### MATERIAL FOR THIS EXERCISE
☆ ☆ ☆ ☆
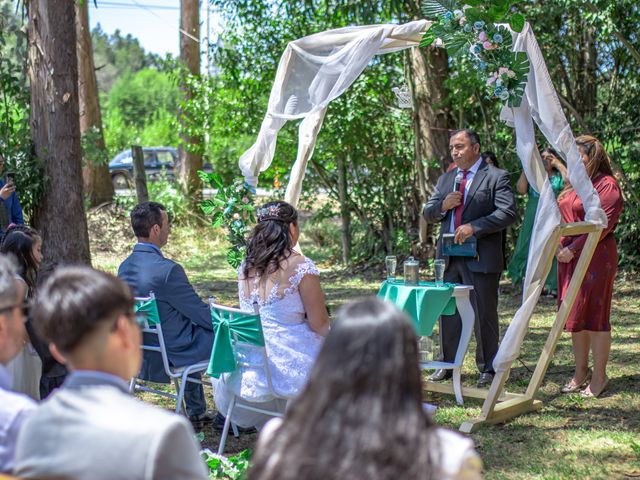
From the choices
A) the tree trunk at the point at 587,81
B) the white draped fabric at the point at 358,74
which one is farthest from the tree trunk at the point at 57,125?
the tree trunk at the point at 587,81

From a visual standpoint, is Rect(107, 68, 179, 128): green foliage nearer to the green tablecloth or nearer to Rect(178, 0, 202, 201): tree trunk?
Rect(178, 0, 202, 201): tree trunk

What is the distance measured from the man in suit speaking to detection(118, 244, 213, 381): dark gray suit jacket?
202 centimetres

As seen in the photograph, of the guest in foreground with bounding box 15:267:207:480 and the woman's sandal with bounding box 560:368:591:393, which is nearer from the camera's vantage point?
the guest in foreground with bounding box 15:267:207:480

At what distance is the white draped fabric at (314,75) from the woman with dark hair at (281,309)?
5.11 feet

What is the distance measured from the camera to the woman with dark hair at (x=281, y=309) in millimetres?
4688

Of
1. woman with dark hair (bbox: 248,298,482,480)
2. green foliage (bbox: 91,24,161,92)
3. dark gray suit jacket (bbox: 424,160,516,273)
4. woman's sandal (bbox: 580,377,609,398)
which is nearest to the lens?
woman with dark hair (bbox: 248,298,482,480)

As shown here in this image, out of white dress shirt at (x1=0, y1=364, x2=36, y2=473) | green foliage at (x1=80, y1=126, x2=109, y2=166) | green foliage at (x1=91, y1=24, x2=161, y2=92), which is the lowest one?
white dress shirt at (x1=0, y1=364, x2=36, y2=473)

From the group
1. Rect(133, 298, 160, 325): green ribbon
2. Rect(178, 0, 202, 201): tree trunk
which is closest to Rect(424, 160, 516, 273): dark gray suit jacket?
Rect(133, 298, 160, 325): green ribbon

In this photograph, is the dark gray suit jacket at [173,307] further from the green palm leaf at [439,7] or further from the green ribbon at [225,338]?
the green palm leaf at [439,7]

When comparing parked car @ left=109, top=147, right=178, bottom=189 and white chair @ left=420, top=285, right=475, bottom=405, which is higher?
parked car @ left=109, top=147, right=178, bottom=189

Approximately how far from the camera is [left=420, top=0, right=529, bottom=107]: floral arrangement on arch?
204 inches

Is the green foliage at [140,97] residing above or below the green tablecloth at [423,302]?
above

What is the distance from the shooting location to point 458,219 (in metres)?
6.24

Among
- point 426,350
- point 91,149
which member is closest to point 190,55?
point 91,149
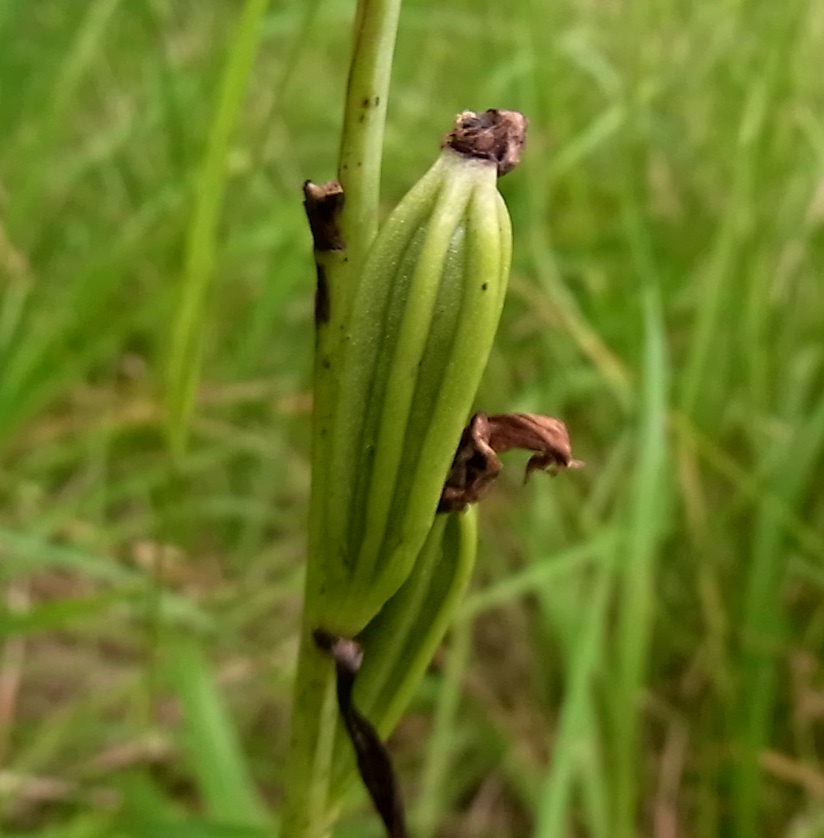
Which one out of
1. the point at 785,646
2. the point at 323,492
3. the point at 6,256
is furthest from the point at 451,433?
the point at 6,256

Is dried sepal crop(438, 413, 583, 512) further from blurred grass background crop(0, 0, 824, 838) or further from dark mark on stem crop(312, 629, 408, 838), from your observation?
blurred grass background crop(0, 0, 824, 838)

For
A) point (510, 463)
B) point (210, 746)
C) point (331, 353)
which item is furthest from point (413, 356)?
point (510, 463)


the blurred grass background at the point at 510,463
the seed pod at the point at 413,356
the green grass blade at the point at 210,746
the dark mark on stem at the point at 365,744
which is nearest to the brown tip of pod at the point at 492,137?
the seed pod at the point at 413,356

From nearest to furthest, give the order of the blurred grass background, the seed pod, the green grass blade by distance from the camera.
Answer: the seed pod < the green grass blade < the blurred grass background

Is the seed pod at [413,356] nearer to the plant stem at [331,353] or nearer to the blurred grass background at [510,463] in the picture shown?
the plant stem at [331,353]

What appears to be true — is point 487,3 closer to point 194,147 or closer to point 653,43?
point 653,43

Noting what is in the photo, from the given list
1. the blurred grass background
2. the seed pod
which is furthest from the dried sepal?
the blurred grass background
☆ ☆ ☆ ☆
### TO DO
Rewrite all the entries above, changing every "dark gray suit jacket" to "charcoal suit jacket" and keeping everything else the same. Leave the pictures out.

### EXERCISE SOLUTION
From the choices
A) the tree trunk at the point at 587,81
B) the white draped fabric at the point at 358,74
which one is farthest from the tree trunk at the point at 57,125?
the tree trunk at the point at 587,81

From a visual standpoint, is Rect(107, 68, 179, 128): green foliage nearer to the green tablecloth or nearer to Rect(178, 0, 202, 201): tree trunk?
Rect(178, 0, 202, 201): tree trunk

What is the distance measured from the man in suit speaking to detection(118, 244, 213, 381): charcoal suit jacket?
202 centimetres

As seen in the photograph, of the guest in foreground with bounding box 15:267:207:480 and the woman's sandal with bounding box 560:368:591:393, which is nearer from the camera's vantage point?
the guest in foreground with bounding box 15:267:207:480

At what distance is the white draped fabric at (314,75) from the woman with dark hair at (281,309)?
5.11 feet

What is the distance measured from the camera to the woman with dark hair at (x=281, y=309) in millimetres?
4688

Of
1. woman with dark hair (bbox: 248,298,482,480)
2. green foliage (bbox: 91,24,161,92)
3. charcoal suit jacket (bbox: 424,160,516,273)
4. woman's sandal (bbox: 580,377,609,398)
which is nearest to the lens?
woman with dark hair (bbox: 248,298,482,480)

As shown here in this image, out of white dress shirt at (x1=0, y1=364, x2=36, y2=473) | green foliage at (x1=80, y1=126, x2=109, y2=166) | green foliage at (x1=91, y1=24, x2=161, y2=92), which is the lowest one?
white dress shirt at (x1=0, y1=364, x2=36, y2=473)

From the group
1. Rect(133, 298, 160, 325): green ribbon
2. Rect(178, 0, 202, 201): tree trunk
which is closest to Rect(424, 160, 516, 273): charcoal suit jacket?
Rect(133, 298, 160, 325): green ribbon

In this photograph, is the charcoal suit jacket at [173,307] further from the green palm leaf at [439,7] or further from the green ribbon at [225,338]?
the green palm leaf at [439,7]

When comparing parked car @ left=109, top=147, right=178, bottom=189 and white chair @ left=420, top=285, right=475, bottom=405, which is higher?
parked car @ left=109, top=147, right=178, bottom=189

Approximately how far from the camera is [left=420, top=0, right=529, bottom=107]: floral arrangement on arch?
204 inches

Is the green foliage at [140,97] residing above or below the green tablecloth at [423,302]?
above

What is the distance from the shooting location to point 458,219 (in metres)?
6.24

Among
- point 426,350
- point 91,149
which member is closest to point 190,55?
point 91,149
Which one out of
1. the point at 785,646
2. the point at 323,492
3. the point at 6,256
is furthest from the point at 451,433?
the point at 6,256

Is dried sepal crop(438, 413, 583, 512) further from blurred grass background crop(0, 0, 824, 838) or further from dark mark on stem crop(312, 629, 408, 838), from your observation?
blurred grass background crop(0, 0, 824, 838)

For
A) point (510, 463)
B) point (210, 746)
C) point (331, 353)
which item is furthest from point (413, 356)?
point (510, 463)


the blurred grass background at the point at 510,463
the seed pod at the point at 413,356
the green grass blade at the point at 210,746
the dark mark on stem at the point at 365,744
which is nearest to the brown tip of pod at the point at 492,137?
the seed pod at the point at 413,356

From nearest to furthest, give the order of the blurred grass background, the seed pod, the green grass blade by distance from the camera.
Answer: the seed pod < the green grass blade < the blurred grass background

Is the seed pod at [413,356] nearer to the plant stem at [331,353] or nearer to the blurred grass background at [510,463] in the picture shown?
the plant stem at [331,353]

What appears to be true — is point 487,3 closer to point 194,147 or closer to point 653,43?
point 653,43

Noting what is in the photo, from the given list
1. the blurred grass background
2. the seed pod
which is furthest from the dried sepal?
the blurred grass background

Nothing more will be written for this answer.